According to the announcement, the new module successfully docked with the Tianhe Bay of the Tiangong Manned Space Station on Sunday (July 24) at 3:15 pm EDT (19:13 GMT). (will open in a new tab) from the China Space Agency.

“The entire rendezvous and docking process took about 13 hours,” the China National Space Administration said in a statement, according to a translation provided by Google. The agency added that the three Shenzhou-14 taikonauts, who have been in space since June 5, were supposed to enter the Wentian module at some point.

The launch of the Wentian module took place earlier Sunday aboard a huge Long March 5B rocket to join Tianhe. The explosion occurred at 2:25 am EST (0625 GMT or 2:25 pm Beijing time).

On the subject: Chinese astronauts Shenzhou-12 sent stunning pictures of the Earth (photo)

The sun rises over the Earth as seen from the Chinese space station. (Image credit: CCTV)

As with previous launches of this type of rocket, the first stage of the 187-foot (57-meter) rocket will re-enter the Earth’s atmosphere in an uncontrolled manner, and international space debris tracking services are monitoring its progress.

Wentian doubles as a science module and as an extension of the living space aboard the space station, which previously consisted of a single module. It houses the astronauts’ experimental rooms and sleeping quarters, allowing the Tiangong to temporarily accommodate up to six crew members during transfers. It is also equipped with a small robotic arm and an airlock for use during spacewalks.

After docking, Wentian is expected to be moved to a lateral or lateral port using a 33-foot (10-meter) module robotic arm, but China has not yet given a timeline for this maneuver.

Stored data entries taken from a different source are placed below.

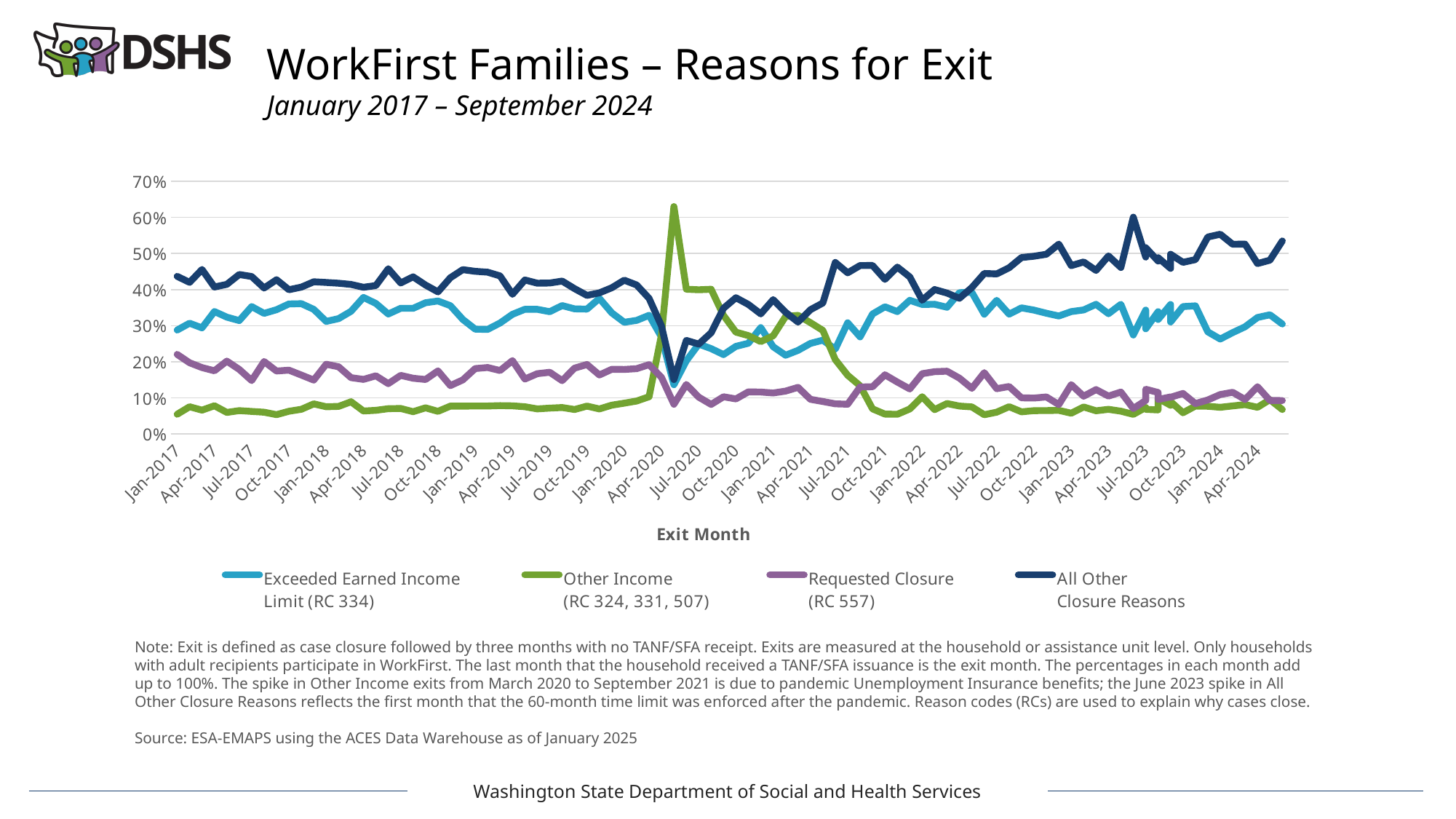
What kind of chart is shown on the slide? line chart Is the value for Requested Closure (RC 557) in Jan-2017 greater or less than 30%? less Does the Other Income (RC 324, 331, 507) line rise or fall between Jul-2021 and Jan-2022? fall Is the peak value of the Other Income (RC 324, 331, 507) line in mid-2020 greater or less than 50%? greater Is the value for Other Income (RC 324, 331, 507) in Jan-2017 greater or less than 10%? less Around Jul-2020, which series is higher: Other Income (RC 324, 331, 507) or All Other Closure Reasons? Other Income (RC 324, 331, 507) What is the title of the slide's chart? WorkFirst Families – Reasons for Exit How many series does the legend list? 4 Which series has the highest value at Apr-2024? All Other Closure Reasons In Jan-2017, which series is higher: All Other Closure Reasons or Exceeded Earned Income Limit (RC 334)? All Other Closure Reasons What is the title of the chart's x axis? Exit Month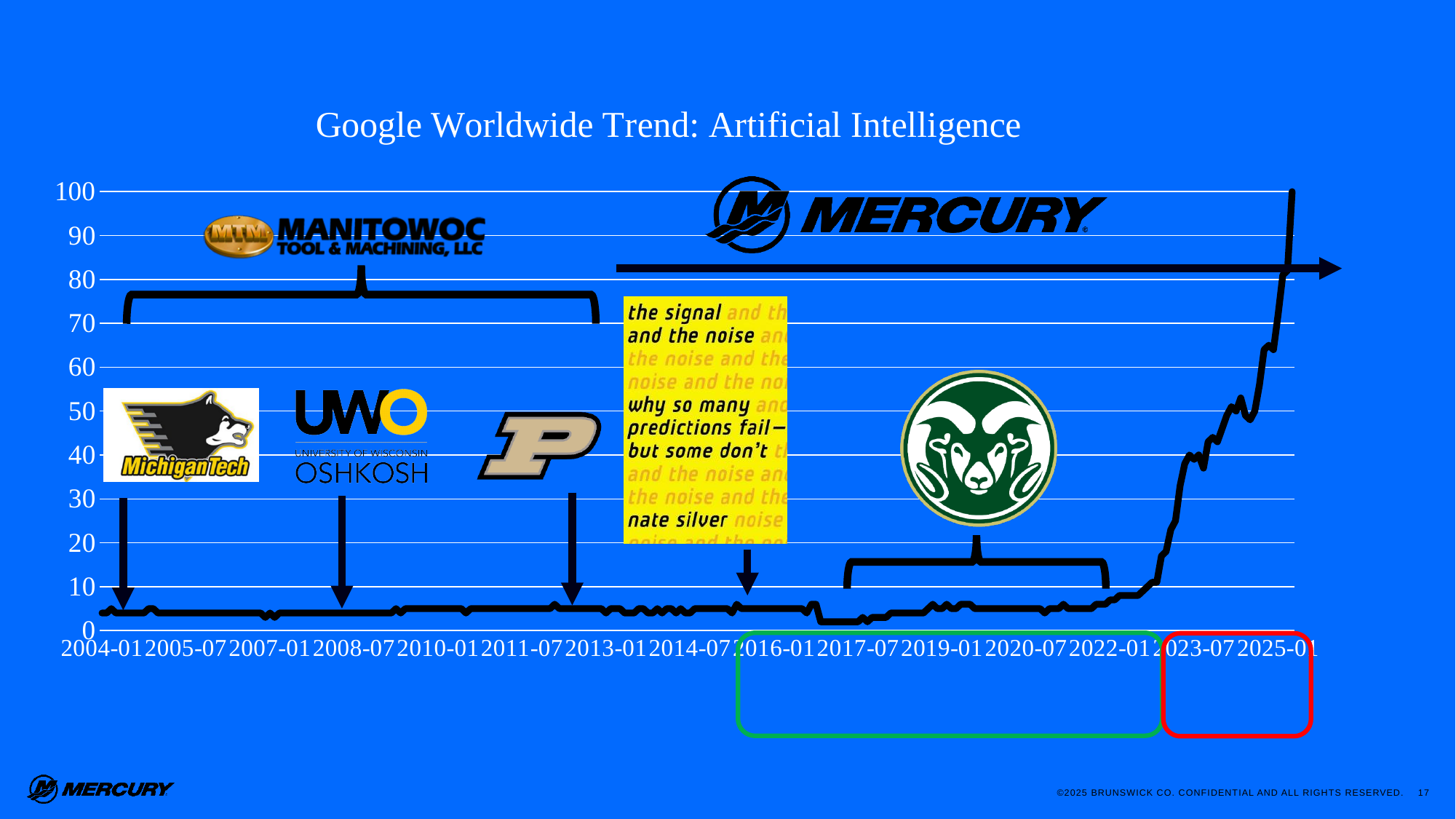
Is the value for 2023-07 greater or less than 30? greater What is the title of the chart? Google Worldwide Trend: Artificial Intelligence What is the highest value shown on the vertical axis? 100 Is the value for 2022-01 greater or less than 20? less Does the line rise or fall overall from 2004-01 to 2025-01? rise What kind of chart is shown on the slide? line chart Is the peak value of the line greater or less than 90? greater Which is larger, the value for 2023-07 or the value for 2010-01? 2023-07 How many date labels are shown along the x axis? 15 Near which end of the x axis does the line reach its highest value? the right end (2025-01)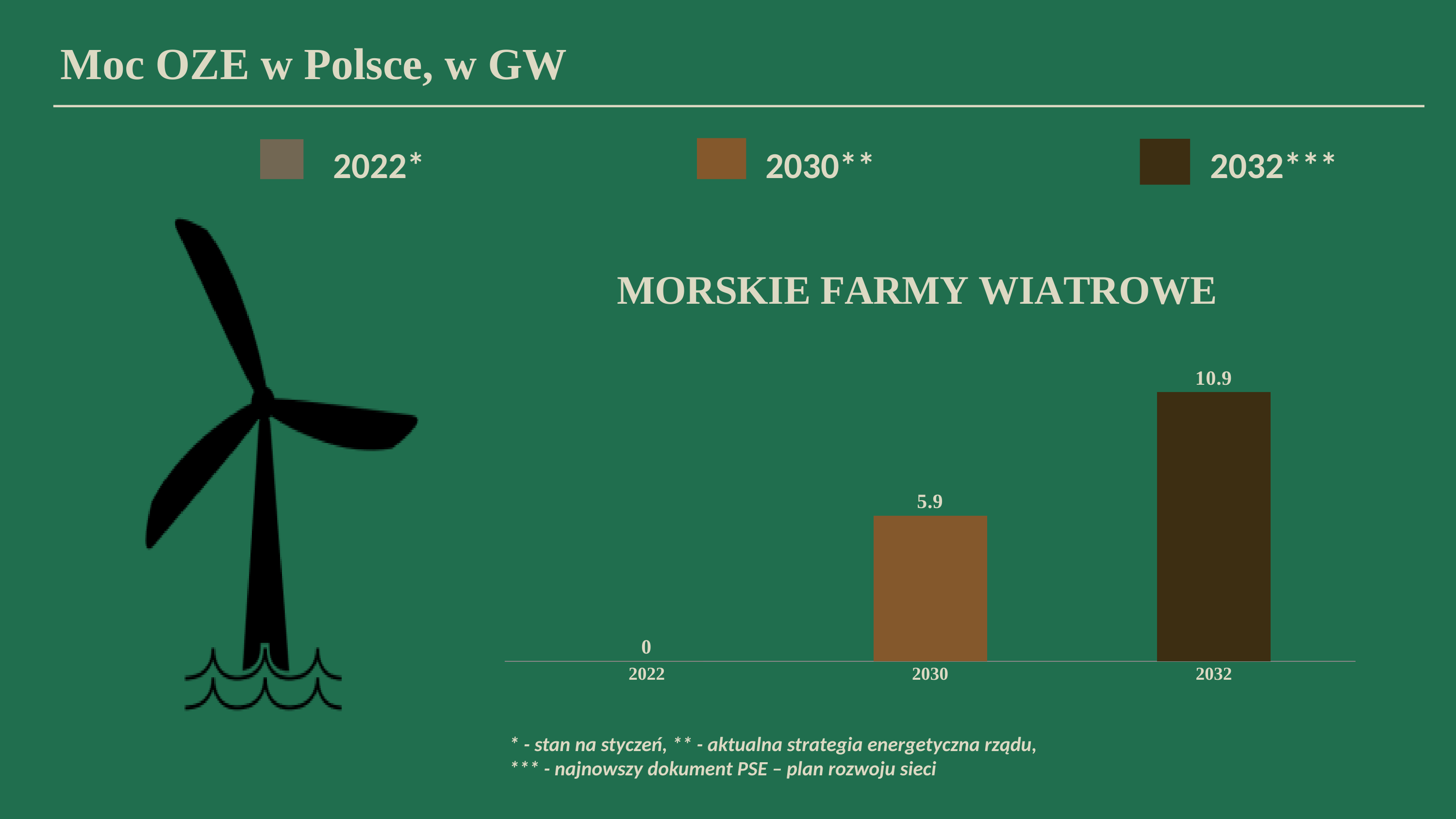
How many entries does the legend above the chart list? 3 What is the value for 2030 in the Morskie Farmy Wiatrowe chart? 5.9 What is the difference between the 2032 and 2030 values in the Morskie Farmy Wiatrowe chart? 5 What is the title of the slide? Moc OZE w Polsce, w GW What is the value for 2032 in the Morskie Farmy Wiatrowe chart? 10.9 Which year has the highest value in the Morskie Farmy Wiatrowe chart? 2032 What is the value for 2022 in the Morskie Farmy Wiatrowe chart? 0 How many years are shown on the x axis of the Morskie Farmy Wiatrowe chart? 3 Which is larger in the Morskie Farmy Wiatrowe chart, the value for 2030 or the value for 2032? 2032 Which year has the lowest value in the Morskie Farmy Wiatrowe chart? 2022 What kind of chart is the Morskie Farmy Wiatrowe chart? bar chart Do the values in the Morskie Farmy Wiatrowe chart rise or fall from 2022 to 2032? rise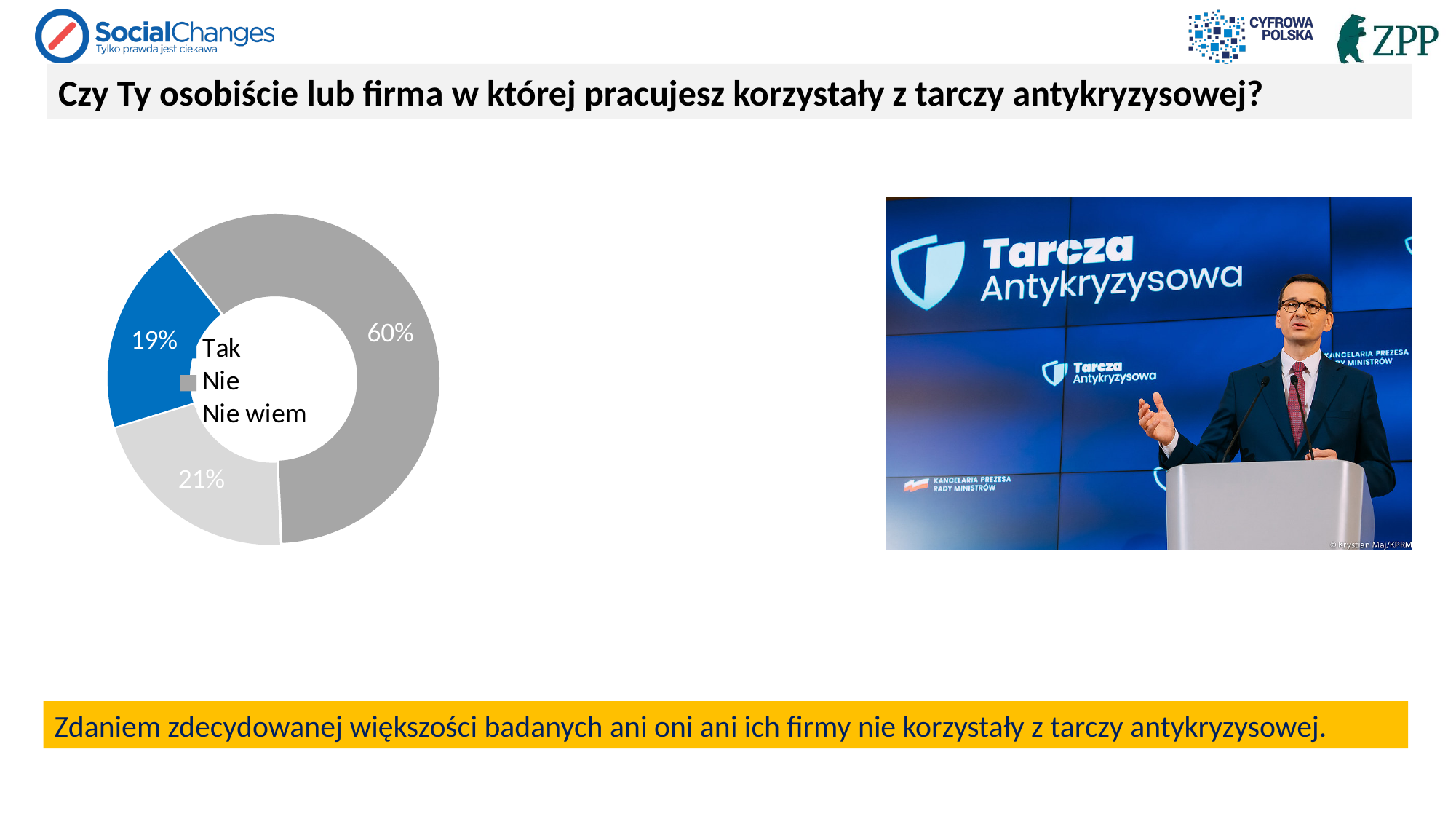
What is the difference in percentage points between "Nie" and "Tak"? 41 What is the difference in percentage points between "Nie wiem" and "Tak"? 2 Which answer has the largest share of the chart? Nie What percentage of respondents answered "Tak"? 19% What kind of chart is shown on the slide? Doughnut (pie) chart What percentage of respondents answered "Nie wiem"? 21% What question does the chart on the slide answer? Czy Ty osobiście lub firma w której pracujesz korzystały z tarczy antykryzysowej? Which is larger, the share for "Nie" or the share for "Nie wiem"? Nie How many answer categories are shown in the chart? 3 What percentage of respondents answered "Nie"? 60% What colour is the slice representing "Tak"? Blue Which answer has the smallest share of the chart? Tak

Tianhe and Wentian together are 236 miles (381 km) above Earth, slightly below the orbit of the International Space Station. In October, China plans to launch another module called Mengtian to put more experiments into orbit.

The country is an independent player in space, according to the agency, and NASA is not allowed to “engage in any bilateral activity with China or Chinese companies.” (will open in a new tab). Recently, the Biden administration has also criticized China’s space activities several times.